Context: The effects of physical activity (PA) on improvement of glycemia may differ between prediabetic individuals defined by oral glucose tolerance test vs glycated hemoglobin (HbA1c).
Objective: We studied the association between PA and improvement of glycemia in individuals with prediabetes defined by glucose vs HbA1c criteria.
Design, setting, and participants: From the Whitehall II study, 957 participants with prediabetes defined by isolated impaired fasting glucose (i-IFG), isolated impaired glucose tolerance (i-IGT), or both and 457 with prediabetes defined by HbA1c were included.

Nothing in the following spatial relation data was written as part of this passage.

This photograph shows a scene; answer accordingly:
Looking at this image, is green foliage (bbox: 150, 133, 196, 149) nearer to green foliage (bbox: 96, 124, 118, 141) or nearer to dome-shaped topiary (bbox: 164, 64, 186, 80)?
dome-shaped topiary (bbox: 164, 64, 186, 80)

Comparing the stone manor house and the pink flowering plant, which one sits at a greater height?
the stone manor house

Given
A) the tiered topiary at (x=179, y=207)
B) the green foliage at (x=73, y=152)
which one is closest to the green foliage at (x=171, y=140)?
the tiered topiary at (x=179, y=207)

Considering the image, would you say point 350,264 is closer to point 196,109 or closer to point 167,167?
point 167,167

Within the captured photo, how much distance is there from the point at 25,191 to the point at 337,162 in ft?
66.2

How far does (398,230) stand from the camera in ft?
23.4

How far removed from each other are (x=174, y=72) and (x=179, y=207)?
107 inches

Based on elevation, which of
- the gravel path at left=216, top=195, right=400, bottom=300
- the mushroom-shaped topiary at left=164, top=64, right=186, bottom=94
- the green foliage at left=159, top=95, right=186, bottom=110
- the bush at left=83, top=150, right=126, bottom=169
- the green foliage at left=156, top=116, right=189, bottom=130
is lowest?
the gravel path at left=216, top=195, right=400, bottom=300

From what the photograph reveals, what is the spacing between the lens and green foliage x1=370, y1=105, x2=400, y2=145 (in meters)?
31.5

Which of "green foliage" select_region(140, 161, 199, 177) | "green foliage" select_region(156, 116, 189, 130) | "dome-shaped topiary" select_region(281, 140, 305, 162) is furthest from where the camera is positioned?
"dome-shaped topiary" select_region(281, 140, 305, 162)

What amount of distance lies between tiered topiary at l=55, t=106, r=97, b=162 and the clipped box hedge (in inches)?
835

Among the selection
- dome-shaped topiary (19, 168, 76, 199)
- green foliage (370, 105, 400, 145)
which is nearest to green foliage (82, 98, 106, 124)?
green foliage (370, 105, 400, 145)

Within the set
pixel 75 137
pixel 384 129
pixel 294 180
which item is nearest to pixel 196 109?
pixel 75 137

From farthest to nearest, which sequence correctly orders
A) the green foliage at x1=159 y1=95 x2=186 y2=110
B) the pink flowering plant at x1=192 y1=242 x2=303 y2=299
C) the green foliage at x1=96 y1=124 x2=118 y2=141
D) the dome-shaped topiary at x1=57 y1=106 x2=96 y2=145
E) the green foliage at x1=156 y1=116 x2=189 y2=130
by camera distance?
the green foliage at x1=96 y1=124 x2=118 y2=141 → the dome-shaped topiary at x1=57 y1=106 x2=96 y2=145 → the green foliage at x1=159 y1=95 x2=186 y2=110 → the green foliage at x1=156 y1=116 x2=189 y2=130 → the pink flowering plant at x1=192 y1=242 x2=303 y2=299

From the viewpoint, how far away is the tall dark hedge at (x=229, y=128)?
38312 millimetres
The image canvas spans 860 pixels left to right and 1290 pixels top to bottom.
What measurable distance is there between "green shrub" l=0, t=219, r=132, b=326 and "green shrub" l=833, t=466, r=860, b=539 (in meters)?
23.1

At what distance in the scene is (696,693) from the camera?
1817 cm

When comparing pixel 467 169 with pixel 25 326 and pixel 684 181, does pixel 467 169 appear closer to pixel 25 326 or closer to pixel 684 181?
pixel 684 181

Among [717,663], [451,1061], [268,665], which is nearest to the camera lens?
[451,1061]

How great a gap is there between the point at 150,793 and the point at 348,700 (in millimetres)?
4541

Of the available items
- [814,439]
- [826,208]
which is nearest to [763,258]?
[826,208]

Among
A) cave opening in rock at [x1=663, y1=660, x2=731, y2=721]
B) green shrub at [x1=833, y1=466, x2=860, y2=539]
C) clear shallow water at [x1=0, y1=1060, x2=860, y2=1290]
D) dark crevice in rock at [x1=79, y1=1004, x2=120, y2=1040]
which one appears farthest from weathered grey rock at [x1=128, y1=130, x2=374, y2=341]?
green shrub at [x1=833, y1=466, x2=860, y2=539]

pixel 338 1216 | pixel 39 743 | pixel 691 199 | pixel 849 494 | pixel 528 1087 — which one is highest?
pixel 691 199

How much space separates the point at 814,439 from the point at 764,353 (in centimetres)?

Main outcome measures: The associations of PA with concomitant changes in glucose-related outcomes during 5 years of follow-up were analyzed. A recursive partitioning analysis was performed to study heterogeneity in the association between baseline PA and the probability of reversion to normoglycemia.
Results: After 5 years of follow-up, 405 (42%) individuals with glucose-defined prediabetes reverted to normal glucose tolerance (NGT). A 5-year increase in moderate-to-vigorous-intensity PA was associated with improvements in insulin sensitivity and β-cell function, but PA was not generally associated with reversion to NGT. Only among women ≥50 years with i-IFG or i-IGT, higher amounts of PA were associated with higher probability of reversion to NGT. In HbA1c-defined prediabetes, only 20 individuals (4.4%) reverted to normoglycemia, and PA was not associated with improvement in glycemic markers.
Conclusions: PA may be particularly important for reversion to normoglycemia among older women with i-IFG or i-IGT. Individuals with prediabetes identified by HbA1c have a low probability of reversion to normoglycemia, and their changes in glycemia are not related to PA.